In April 2017, six students went on the inaugural trip to Chez Moi orphanage in Port-au-Prince, Haiti. They experienced firsthand the needs of the girls who lived there as well as their culture to fully understand how best to renovate the building. “We had to experience the site, the climate, to make it realistic,” said Nick Hodge, a fourth-year student who went on the trip. “Being able to watch them [just] be, to interact with them, gave you insight into what was really important to them and what type of space they needed.”

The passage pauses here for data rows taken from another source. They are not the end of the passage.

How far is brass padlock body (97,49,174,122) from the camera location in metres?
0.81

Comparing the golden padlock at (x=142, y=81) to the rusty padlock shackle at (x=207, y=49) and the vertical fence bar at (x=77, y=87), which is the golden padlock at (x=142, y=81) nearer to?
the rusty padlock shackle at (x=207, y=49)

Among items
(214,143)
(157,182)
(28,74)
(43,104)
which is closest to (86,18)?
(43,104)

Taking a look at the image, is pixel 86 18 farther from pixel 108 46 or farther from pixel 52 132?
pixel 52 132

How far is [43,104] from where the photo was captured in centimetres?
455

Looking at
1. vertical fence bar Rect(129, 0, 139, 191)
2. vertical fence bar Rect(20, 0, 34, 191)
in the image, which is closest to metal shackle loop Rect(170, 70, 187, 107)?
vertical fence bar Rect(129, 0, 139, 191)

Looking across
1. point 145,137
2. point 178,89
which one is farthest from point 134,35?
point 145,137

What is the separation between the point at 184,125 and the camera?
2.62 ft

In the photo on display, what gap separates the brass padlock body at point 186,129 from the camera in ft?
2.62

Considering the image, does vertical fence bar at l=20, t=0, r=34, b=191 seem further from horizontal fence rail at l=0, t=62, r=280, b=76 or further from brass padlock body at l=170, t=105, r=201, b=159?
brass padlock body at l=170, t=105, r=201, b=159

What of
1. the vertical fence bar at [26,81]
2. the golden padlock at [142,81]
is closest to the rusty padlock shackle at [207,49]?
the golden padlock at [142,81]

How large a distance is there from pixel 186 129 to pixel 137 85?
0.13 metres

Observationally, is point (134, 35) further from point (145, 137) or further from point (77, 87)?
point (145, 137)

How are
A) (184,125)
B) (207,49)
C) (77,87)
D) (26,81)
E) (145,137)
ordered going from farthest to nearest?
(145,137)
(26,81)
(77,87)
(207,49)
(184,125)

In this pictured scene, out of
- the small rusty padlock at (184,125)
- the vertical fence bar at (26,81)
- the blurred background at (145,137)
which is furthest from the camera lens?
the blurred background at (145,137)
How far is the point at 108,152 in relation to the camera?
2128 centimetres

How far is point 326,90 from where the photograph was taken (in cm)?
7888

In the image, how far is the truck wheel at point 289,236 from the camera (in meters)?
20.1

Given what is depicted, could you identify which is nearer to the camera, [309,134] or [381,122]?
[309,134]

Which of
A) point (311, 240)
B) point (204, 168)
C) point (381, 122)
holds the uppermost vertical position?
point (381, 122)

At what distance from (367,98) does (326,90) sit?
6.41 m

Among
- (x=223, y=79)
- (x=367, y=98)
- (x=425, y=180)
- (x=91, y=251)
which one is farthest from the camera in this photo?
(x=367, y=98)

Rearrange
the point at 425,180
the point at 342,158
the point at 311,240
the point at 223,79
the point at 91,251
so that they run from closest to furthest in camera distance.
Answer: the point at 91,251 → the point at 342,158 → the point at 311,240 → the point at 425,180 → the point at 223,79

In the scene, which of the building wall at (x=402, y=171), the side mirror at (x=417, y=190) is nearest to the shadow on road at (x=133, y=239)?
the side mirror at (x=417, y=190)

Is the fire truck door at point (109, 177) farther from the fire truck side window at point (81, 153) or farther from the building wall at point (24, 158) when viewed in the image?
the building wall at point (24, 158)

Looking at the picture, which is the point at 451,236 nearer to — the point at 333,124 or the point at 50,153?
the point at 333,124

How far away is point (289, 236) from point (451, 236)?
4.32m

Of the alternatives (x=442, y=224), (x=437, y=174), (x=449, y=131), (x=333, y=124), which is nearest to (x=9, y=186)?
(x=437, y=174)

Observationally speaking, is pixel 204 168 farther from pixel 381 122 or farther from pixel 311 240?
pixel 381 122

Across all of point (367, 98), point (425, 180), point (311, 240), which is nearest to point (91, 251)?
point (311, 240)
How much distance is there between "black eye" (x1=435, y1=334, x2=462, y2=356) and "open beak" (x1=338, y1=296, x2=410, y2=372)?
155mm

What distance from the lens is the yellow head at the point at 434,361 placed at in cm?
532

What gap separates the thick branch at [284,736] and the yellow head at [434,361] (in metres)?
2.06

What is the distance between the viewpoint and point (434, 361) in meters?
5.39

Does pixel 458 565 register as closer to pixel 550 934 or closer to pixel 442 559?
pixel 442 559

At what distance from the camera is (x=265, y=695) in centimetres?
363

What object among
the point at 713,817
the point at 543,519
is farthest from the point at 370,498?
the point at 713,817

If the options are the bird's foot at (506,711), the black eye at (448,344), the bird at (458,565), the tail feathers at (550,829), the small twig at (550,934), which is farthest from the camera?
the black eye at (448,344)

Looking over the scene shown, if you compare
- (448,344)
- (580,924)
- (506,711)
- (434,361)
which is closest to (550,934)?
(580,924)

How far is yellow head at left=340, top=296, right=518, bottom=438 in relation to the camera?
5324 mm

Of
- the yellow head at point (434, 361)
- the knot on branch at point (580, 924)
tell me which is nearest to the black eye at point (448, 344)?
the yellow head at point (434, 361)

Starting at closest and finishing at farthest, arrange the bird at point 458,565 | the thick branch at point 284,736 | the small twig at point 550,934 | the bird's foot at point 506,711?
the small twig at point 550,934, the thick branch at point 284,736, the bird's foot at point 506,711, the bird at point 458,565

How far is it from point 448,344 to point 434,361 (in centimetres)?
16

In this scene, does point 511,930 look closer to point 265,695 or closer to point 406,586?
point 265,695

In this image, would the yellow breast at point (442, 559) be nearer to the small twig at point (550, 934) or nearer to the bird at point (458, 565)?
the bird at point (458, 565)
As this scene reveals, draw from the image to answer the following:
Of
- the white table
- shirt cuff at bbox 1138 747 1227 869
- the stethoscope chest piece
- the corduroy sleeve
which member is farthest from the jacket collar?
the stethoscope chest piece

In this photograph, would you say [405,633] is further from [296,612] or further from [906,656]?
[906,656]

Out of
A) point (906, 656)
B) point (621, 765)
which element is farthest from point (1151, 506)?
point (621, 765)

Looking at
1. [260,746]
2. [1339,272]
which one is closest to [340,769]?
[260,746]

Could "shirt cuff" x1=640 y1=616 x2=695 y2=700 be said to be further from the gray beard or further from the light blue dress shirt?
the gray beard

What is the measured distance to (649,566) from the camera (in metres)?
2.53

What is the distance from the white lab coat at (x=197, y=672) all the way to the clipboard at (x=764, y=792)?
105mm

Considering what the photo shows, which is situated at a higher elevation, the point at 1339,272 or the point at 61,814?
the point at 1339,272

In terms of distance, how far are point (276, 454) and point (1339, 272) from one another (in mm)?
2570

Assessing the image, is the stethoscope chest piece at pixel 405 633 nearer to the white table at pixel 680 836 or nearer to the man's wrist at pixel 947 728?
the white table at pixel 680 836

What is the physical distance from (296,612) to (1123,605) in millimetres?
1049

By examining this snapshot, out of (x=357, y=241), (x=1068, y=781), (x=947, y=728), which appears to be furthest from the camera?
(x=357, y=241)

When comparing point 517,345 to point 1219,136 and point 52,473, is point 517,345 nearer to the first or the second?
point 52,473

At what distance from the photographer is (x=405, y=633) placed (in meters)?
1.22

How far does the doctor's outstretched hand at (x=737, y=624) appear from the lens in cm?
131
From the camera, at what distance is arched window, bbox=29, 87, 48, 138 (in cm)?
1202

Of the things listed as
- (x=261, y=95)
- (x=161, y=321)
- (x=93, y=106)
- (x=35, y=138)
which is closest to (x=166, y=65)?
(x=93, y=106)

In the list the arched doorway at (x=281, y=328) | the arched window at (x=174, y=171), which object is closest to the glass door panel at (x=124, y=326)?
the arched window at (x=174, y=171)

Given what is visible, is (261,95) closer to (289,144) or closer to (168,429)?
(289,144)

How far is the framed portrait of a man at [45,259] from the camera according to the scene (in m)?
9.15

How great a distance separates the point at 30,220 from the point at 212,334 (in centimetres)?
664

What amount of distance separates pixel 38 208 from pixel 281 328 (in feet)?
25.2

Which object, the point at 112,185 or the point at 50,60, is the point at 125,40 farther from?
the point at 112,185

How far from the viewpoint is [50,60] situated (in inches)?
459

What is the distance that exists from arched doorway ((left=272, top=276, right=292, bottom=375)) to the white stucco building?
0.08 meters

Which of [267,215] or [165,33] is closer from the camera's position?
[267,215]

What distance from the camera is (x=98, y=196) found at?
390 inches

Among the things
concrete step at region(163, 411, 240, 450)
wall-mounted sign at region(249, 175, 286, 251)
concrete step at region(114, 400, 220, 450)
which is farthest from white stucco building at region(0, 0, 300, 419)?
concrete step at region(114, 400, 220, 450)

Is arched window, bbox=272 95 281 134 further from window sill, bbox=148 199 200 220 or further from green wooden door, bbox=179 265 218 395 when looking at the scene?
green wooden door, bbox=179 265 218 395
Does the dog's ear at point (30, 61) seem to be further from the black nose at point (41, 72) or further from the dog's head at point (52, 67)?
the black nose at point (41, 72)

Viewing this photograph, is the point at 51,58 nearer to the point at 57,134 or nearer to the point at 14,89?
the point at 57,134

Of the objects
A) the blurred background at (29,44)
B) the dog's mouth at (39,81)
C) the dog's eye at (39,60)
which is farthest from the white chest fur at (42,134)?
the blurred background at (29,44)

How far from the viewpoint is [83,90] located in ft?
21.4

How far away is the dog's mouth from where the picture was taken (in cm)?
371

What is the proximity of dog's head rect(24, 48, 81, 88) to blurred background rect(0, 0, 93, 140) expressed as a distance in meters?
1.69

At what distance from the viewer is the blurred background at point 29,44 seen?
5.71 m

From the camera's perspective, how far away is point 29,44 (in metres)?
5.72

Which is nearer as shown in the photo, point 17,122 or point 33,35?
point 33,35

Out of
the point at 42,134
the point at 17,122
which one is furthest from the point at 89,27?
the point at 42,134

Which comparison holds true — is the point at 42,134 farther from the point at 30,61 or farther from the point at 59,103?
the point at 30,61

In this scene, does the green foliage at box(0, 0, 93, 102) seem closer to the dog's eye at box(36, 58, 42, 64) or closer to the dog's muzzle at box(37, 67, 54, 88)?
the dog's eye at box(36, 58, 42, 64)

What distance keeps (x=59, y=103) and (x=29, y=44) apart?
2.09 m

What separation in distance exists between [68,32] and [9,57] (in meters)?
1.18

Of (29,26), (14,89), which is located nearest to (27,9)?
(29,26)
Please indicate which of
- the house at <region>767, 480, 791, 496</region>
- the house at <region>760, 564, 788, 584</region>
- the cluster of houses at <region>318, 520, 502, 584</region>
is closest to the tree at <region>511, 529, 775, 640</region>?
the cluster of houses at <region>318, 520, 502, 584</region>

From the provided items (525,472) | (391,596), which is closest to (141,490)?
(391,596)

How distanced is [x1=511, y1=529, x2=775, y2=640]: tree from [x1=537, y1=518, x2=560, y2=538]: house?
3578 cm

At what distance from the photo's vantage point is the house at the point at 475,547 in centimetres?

In 2010, the orphanage was severely damaged by an earthquake that registered a magnitude of 7.0. Swetnam had firsthand knowledge of the damage in Haiti, having made previous philanthropic trips to support the rebuilding of the country in his personal time.
After this latest trip with his students, word got out and many more are interested in participating in the orphanage renovations – and perhaps even making humanitarian architecture their profession after school. “The last day before we flew out, we were talking and asking how this fits into a professional career,” said Abbi Evans, a first-year graduate student in architecture. “Maybe social impact architecture is possible as a career, maybe we should pay attention to this and not just write it off as a side job.”
Thanks to a successful crowdfunding effort and the support of the UK Student Sustainability Council, Swetnam’s Spring 2018 architecture studio went to Port-au-Prince, Haiti, in February 2018 to complete the project.